### Trecho do documento
--------

Fui convidado para conversar com as crianças mais velhas e com os adolescentes na semana de comemoração de aniversário do Semeando Vidas. A presidente do projeto foi uma criança assistida por um trabalho similar e hoje, com um entusiasmo muito grande, entrega para esta nova geração aquilo que foi definitivo em sua formação: acolhimento, carinho, pertencimento e respeito.

Cheguei ainda em dúvida sobre minha abordagem já que, apesar de serem os meninos mais velhos que participariam, eles eram muito crianças e pensei que o assunto se tornaria chato e distante. Alguns deles estavam à espera do nosso início e aproveitei para sentir o clima da plateia. Como num passe de mágica, aquele local foi lotando. Perguntei para uma voluntária se as crianças vinham com os pais, já que o evento era à noite, e ela disse que todos moram nas redondezas, estavam acostumados a irem com os irmãos, colegas, vizinhos, que também eram crianças que participariam do evento.

--------

### Requisitos do exercício
- 1) Repita o trecho do relato sobre o Semeando Vidas desde "Fui convidado para" até "pertencimento e respeito.".
- 2) Com base no relato sobre o Semeando Vidas, explique em uma a três frases por que quem narra chegou em dúvida sobre sua abordagem.
As linhas apresentadas em seguida provêm de uma fonte distinta da do relato.

--------

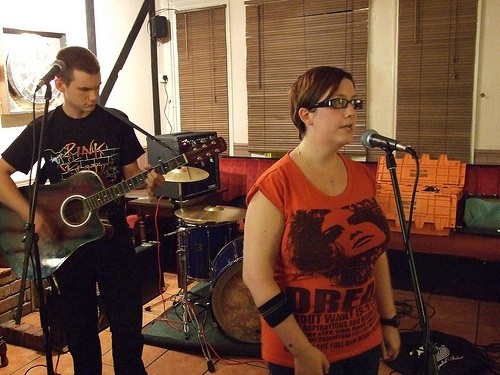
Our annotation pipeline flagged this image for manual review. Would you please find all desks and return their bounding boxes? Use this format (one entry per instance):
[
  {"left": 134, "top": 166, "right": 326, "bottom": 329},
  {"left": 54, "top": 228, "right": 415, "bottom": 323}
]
[{"left": 123, "top": 185, "right": 230, "bottom": 342}]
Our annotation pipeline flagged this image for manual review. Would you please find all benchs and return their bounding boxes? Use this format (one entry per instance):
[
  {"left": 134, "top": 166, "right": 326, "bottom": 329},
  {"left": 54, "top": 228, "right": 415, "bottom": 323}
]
[{"left": 129, "top": 155, "right": 500, "bottom": 287}]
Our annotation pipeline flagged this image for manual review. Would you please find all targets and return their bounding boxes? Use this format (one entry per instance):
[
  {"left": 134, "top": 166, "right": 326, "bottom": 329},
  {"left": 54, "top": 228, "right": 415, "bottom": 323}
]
[{"left": 5, "top": 33, "right": 60, "bottom": 103}]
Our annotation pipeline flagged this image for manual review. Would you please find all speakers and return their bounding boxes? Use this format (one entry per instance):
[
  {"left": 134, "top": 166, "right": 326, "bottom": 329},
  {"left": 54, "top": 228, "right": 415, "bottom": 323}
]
[{"left": 151, "top": 15, "right": 167, "bottom": 38}]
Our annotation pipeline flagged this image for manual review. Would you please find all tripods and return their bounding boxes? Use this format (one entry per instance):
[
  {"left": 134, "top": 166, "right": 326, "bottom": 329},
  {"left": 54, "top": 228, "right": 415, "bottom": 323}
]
[{"left": 149, "top": 182, "right": 207, "bottom": 338}]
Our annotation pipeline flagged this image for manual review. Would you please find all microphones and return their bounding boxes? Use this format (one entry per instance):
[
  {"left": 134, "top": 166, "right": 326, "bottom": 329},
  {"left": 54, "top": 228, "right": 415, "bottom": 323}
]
[
  {"left": 36, "top": 59, "right": 66, "bottom": 91},
  {"left": 361, "top": 128, "right": 416, "bottom": 155}
]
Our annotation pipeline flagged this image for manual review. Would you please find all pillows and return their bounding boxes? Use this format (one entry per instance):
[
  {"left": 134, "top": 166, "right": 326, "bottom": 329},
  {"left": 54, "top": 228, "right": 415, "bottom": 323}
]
[{"left": 457, "top": 192, "right": 500, "bottom": 236}]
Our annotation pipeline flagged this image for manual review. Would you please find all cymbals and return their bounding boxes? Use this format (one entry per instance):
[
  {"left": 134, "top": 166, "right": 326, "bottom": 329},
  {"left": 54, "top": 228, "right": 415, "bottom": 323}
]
[
  {"left": 174, "top": 205, "right": 247, "bottom": 223},
  {"left": 162, "top": 165, "right": 210, "bottom": 183}
]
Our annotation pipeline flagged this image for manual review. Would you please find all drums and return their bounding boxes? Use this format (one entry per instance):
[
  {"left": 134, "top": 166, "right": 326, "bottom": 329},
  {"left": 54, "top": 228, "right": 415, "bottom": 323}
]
[
  {"left": 182, "top": 221, "right": 239, "bottom": 281},
  {"left": 206, "top": 236, "right": 262, "bottom": 345}
]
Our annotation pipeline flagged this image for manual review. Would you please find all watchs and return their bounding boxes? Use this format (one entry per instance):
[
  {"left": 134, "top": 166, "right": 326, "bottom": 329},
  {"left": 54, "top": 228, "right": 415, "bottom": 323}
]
[{"left": 381, "top": 315, "right": 400, "bottom": 327}]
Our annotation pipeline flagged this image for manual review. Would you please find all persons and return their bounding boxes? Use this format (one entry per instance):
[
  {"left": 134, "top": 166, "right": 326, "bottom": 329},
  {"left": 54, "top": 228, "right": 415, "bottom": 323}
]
[
  {"left": 243, "top": 66, "right": 401, "bottom": 375},
  {"left": 0, "top": 47, "right": 166, "bottom": 375}
]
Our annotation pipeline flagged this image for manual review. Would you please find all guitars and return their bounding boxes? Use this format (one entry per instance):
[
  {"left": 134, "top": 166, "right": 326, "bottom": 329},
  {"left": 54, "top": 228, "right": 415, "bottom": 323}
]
[{"left": 0, "top": 130, "right": 227, "bottom": 281}]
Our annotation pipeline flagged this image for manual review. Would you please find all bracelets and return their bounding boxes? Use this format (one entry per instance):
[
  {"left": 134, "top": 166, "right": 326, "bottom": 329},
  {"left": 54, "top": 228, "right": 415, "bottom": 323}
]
[{"left": 256, "top": 292, "right": 294, "bottom": 328}]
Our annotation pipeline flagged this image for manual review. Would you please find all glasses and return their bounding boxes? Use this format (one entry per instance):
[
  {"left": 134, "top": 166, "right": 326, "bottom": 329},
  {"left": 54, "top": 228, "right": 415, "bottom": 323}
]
[{"left": 314, "top": 98, "right": 363, "bottom": 110}]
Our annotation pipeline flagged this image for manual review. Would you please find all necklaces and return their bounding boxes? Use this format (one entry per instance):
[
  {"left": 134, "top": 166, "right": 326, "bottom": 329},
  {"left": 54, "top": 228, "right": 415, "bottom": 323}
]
[{"left": 297, "top": 148, "right": 339, "bottom": 192}]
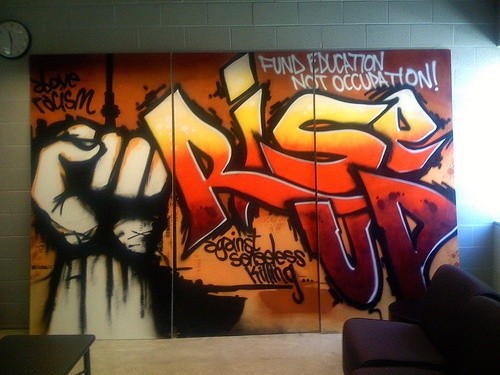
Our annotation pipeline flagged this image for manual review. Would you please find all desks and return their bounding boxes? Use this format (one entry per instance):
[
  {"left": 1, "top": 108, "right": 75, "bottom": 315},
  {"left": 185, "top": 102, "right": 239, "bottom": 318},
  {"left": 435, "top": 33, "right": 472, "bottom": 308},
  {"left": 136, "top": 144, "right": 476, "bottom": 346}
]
[{"left": 1, "top": 334, "right": 96, "bottom": 374}]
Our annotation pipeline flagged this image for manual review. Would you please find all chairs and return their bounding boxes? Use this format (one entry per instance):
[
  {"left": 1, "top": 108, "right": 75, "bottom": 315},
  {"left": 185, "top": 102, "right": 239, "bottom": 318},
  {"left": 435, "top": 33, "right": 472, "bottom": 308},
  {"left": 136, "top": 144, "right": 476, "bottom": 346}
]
[
  {"left": 342, "top": 263, "right": 499, "bottom": 375},
  {"left": 345, "top": 295, "right": 499, "bottom": 374}
]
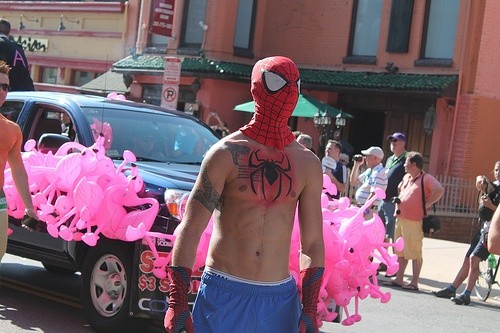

--------

### Respostas por tarefa
- 1)
Fui convidado para conversar com as crianças mais velhas e com os adolescentes na semana de comemoração de aniversário do Semeando Vidas. A presidente do projeto foi uma criança assistida por um trabalho similar e hoje, com um entusiasmo muito grande, entrega para esta nova geração aquilo que foi definitivo em sua formação: acolhimento, carinho, pertencimento e respeito.

- 2) Embora os participantes fossem os meninos mais velhos, eles ainda eram muito crianças. Por isso, quem narra pensou que o assunto se tornaria chato e distante.